=== Passage to read ===

=======

Grainger’s belief in an Anglo-Nordic renaissance, a seed planted by his mother’s teachings, had already taken root and begun to develop. It would be fertilised by a deeper exposure to the English folk tradition.
Today, Grainger is best remembered for his role in the first English Folk Song Revival at the turn of the 20th century and his compositional work in arranging folk songs into intricate band settings. One such work, often considered to be one of his masterpieces, is “Lincolnshire Posy,” which displays his desire to be faithful to the authentic style of the folk performances which he spent much time collecting, studying, and recording. Nonetheless, while this piece is certainly wonderful to listen to and establishes Grainger in the tradition of those nationalist composers who drew inspiration for their art music from the material provided by their folk, I would not say that “Lincolnshire Posy” is an example of Ingvaeonic art. It expresses the English folk tradition in a sophisticated form, but it does not have enough of the pan-Germanic character and hard edge required by a truly Ingvaeonic piece.
Percy Grainger - Lincolnshire Posy
In order to understand the qualities that should prevail in a particularly Australian Ingvaeonic music, at least if one agrees with Grainger’s assessments of a future Anglo-Nordic musical culture, it is time at last to turn to Grainger’s “Hill Song No.1” and his own commentary on it in the essay Percy Aldridge Grainger’s Remarks About His Hill Song No.1.
Percy Grainger - Hill Song No. 1 (1902/1921)
“Hill Song No.1” is a complex polyphonic and harmonically dense piece of music in a grand style. Here, the hard edge that “Lincolnshire Posy” lacks is consciously present. As Grainger writes in his Remarks:
I consider Hill-song No. 1 by far the best of my compositions. But the difficulties of conducting its highly irregular rhythms are almost prohibitive. At the time of composing Hill Song No. 1 (1901-02, aged 19-20) wildness and fierceness were the qualities in life and nature that I prized most and wished to express in music. These elements were paramount in my favourite literature – The Icelandic Sagas.

=======

=== Stored data ===
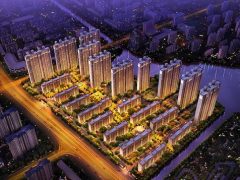 新城招商香溪源-簽約13套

=======

=== Task requirements ===
Duplicate the part of the Grainger text from "Grainger’s belief in" to "English folk tradition.".

=== Written solution ===
Grainger’s belief in an Anglo-Nordic renaissance, a seed planted by his mother’s teachings, had already taken root and begun to develop. It would be fertilised by a deeper exposure to the English folk tradition.